- **WHAT IS ASKED**
Rewrite the stretch from the line containing "What distance exists" through the end of the data, replacing "front leg" with "foreleg" and leaving everything else unchanged.

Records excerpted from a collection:
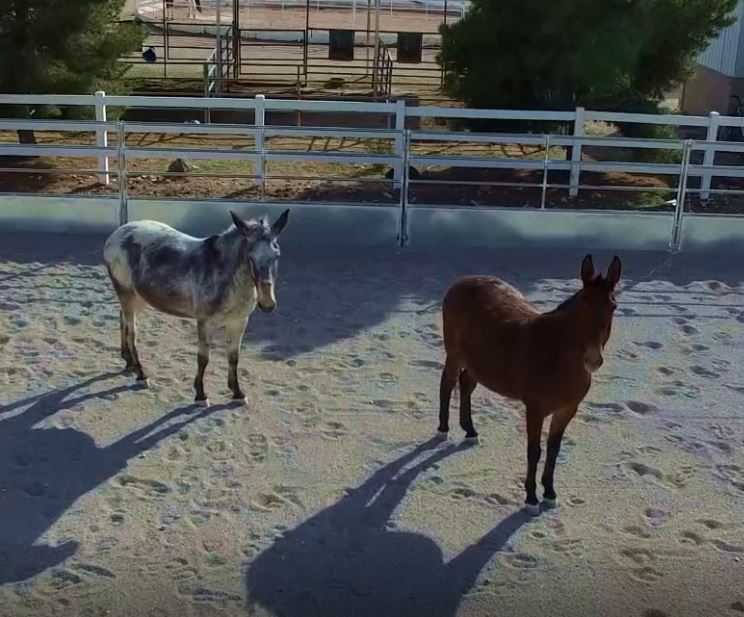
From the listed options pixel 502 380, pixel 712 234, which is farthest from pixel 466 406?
pixel 712 234

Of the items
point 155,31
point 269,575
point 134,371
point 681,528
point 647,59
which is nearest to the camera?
point 269,575

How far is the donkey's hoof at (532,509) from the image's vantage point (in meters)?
4.72

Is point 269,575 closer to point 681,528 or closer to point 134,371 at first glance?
point 681,528

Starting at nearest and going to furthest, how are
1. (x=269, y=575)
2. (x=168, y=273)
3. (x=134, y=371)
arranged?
(x=269, y=575), (x=168, y=273), (x=134, y=371)

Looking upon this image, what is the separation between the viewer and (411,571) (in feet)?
13.9

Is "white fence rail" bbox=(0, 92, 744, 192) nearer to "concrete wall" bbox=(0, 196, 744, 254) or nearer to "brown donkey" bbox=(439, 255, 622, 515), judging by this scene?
"concrete wall" bbox=(0, 196, 744, 254)

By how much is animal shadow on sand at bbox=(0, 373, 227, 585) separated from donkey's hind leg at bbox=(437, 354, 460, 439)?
139 cm

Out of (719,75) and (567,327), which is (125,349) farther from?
(719,75)

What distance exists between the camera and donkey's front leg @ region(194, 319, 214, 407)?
582 centimetres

- **WRITTEN ANSWER**
What distance exists between the camera and donkey's foreleg @ region(194, 319, 214, 407)?
582 centimetres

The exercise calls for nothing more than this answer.